Trump is also expected to propose creating a new, ideological test for admission to the country that would assess a candidate’s stances on issues like religious freedom, gender equality and gay rights. Through questionnaires, searching social media, interviewing friends and family or other means, applicants would be vetted to see whether they support American values like tolerance and pluralism.

Once the word is out overseas that you need to at least pretend to believe in tolerance and pluralism to enter the United States, would-be immigrants will wise up and make sure that they (and any acquaintances who might be interviewed about their application) pretend to believe. It’s the same problem at bottom that Trump’s Muslim ban had. If you’re determined to get in, it’s easy enough to lie on the key question. We needn’t make the perfect the enemy of the good, though, especially since this tighter individual scrutiny is Trump’s answer to criticism that his original Muslim ban was wildly overbroad. Some applicants will get weeded out this way either because they’re stupid or too principled to misrepresent their beliefs on their application. The net effect, I’d guess, is that immigrants from more liberal countries like those in Europe and South America will have an easier time getting in while immigrants from the Middle East and Africa will have a harder time. Republicans will be fine with that result.
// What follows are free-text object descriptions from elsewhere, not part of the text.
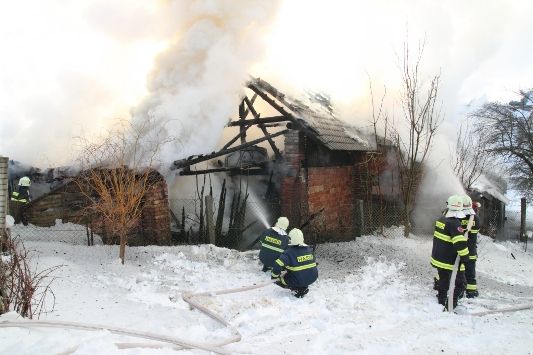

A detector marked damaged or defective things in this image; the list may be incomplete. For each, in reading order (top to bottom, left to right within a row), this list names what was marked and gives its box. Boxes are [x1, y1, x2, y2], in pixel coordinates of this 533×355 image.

burned barn [170, 78, 400, 246]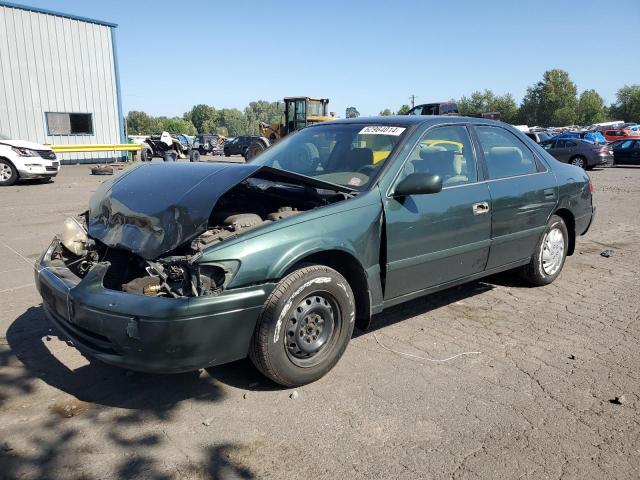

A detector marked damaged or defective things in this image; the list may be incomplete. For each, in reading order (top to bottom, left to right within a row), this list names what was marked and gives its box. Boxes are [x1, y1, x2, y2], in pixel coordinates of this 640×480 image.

front bumper damage [35, 242, 276, 374]
crumpled hood [89, 161, 262, 258]
damaged green sedan [35, 117, 596, 386]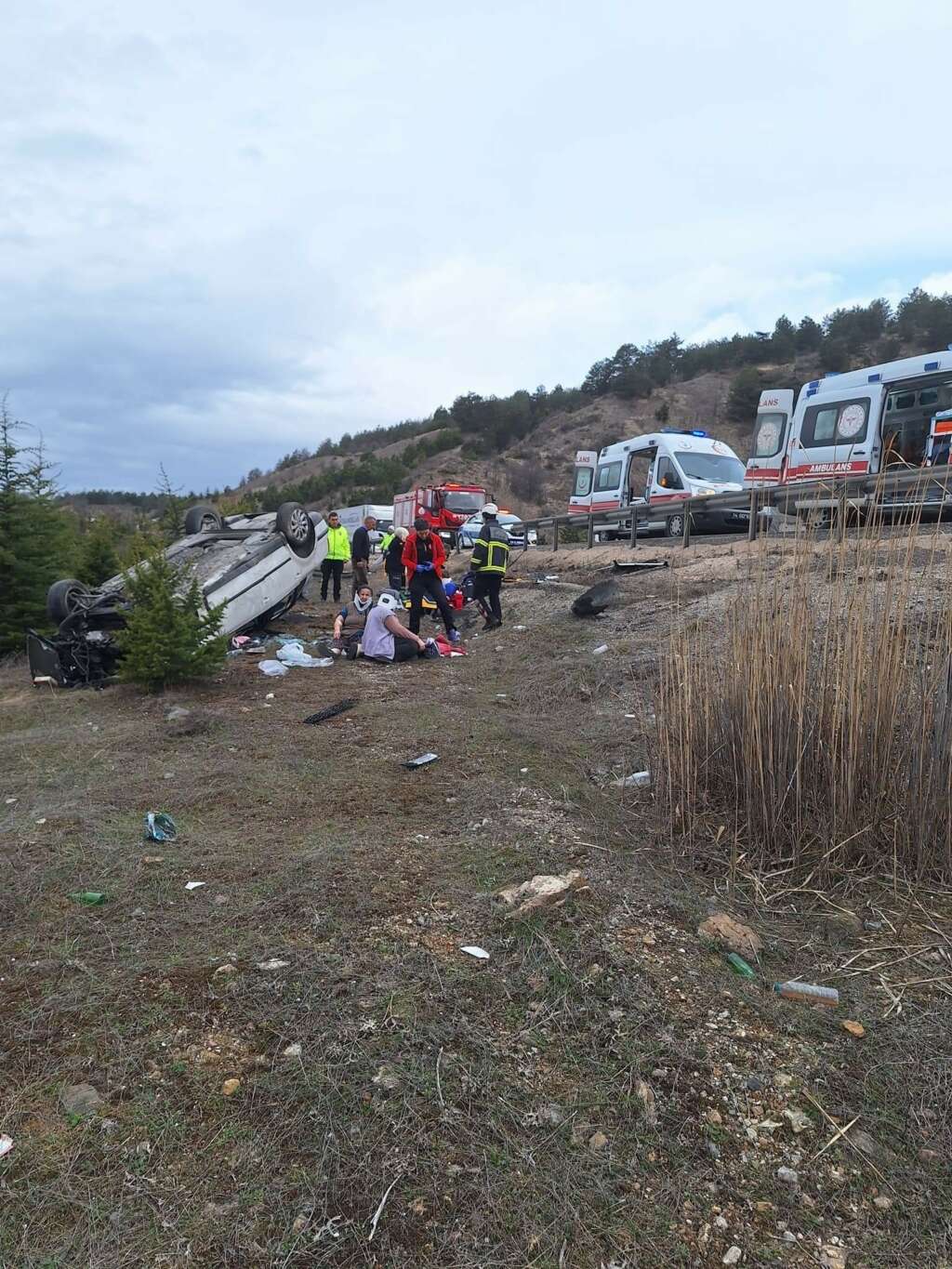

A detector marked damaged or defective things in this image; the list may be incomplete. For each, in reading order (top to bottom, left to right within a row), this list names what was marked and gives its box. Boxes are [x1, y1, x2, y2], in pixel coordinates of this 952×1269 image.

overturned white car [29, 502, 327, 690]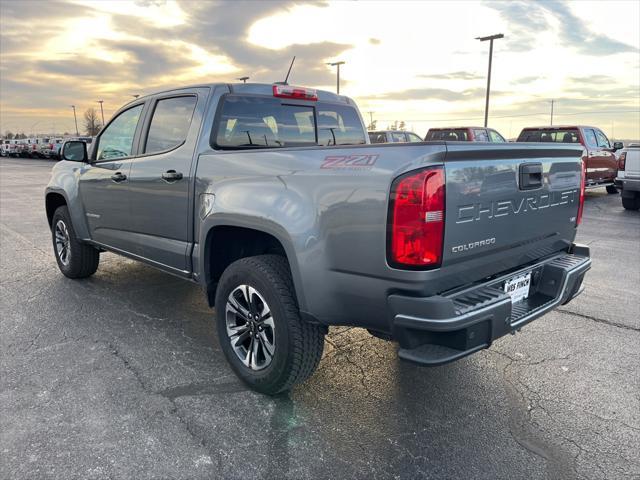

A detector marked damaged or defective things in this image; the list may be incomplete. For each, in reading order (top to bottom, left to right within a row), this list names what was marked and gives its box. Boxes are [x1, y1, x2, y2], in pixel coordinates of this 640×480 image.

crack in pavement [556, 310, 640, 332]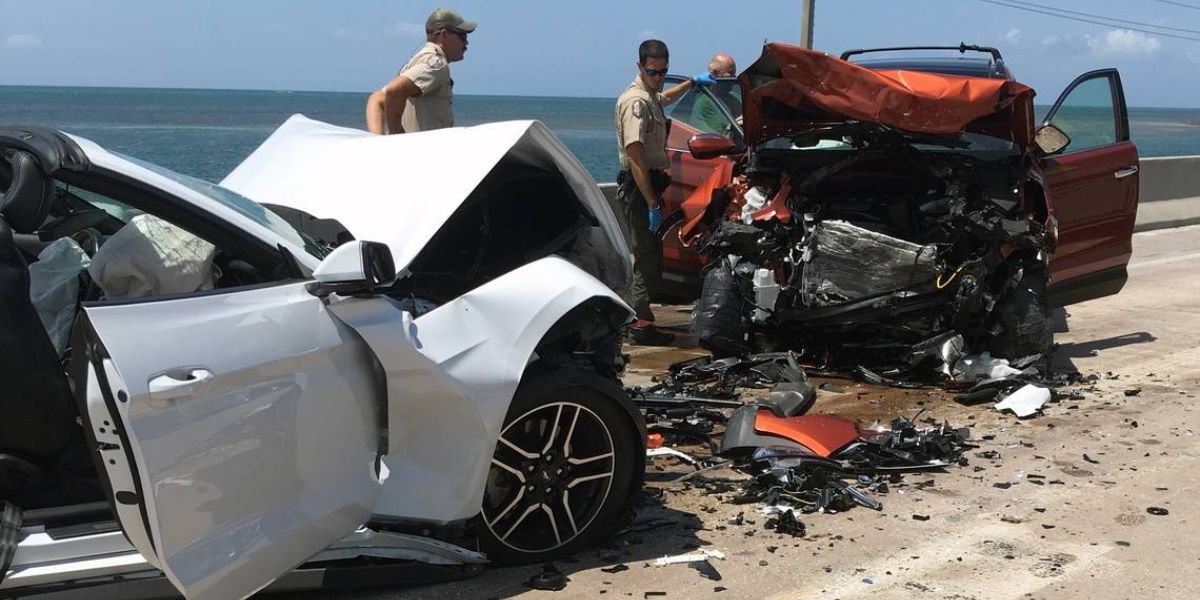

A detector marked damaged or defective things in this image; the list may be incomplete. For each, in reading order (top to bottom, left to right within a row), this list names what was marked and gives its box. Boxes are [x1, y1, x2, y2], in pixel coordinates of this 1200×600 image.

crumpled hood [736, 43, 1032, 148]
torn convertible top [736, 44, 1032, 147]
deployed airbag [86, 216, 216, 300]
crumpled hood [227, 113, 636, 292]
severely damaged red car [664, 43, 1144, 370]
severely damaged white car [0, 115, 648, 596]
Explain to me, though, how, say, the questions about “gay rights” are going to go. What’s the criteria for exclusion? If you believe that gays should be imprisoned? If you believe that they should be shunned? If you believe that they shouldn’t be allowed to marry? Because a lot of American evangelicals still hold that last position. This isn’t an academic question either: Any statutory change in policy would need to pass the Republican House, which isn’t going to sign off on an ideological test that might undermine some of its own base’s beliefs. (One of the most fascinating wrinkles of Trump’s populist nationalist takeover of the GOP is watching him soften the party’s line on gays.) Also, what happens to this policy once a liberal successor inherits it? “Intolerance” might be redefined to include an immigrant who opposes punishment for gays but believes that he himself shouldn’t be forced to cater a gay wedding on religious grounds. There’s a separate question too involving implementation. Questionnaires, interviews, social-media searches and other vetting take time and cost money. Is Trump imagining this sort of scrutiny only for select visitors from terror hot spots or otherwise intolerant cultures or is this going to be part of the standard review for anyone who wants a visa? He’s willing to pay big bucks to tighten the borders. I don’t know how many congressional Democrats or Republicans are.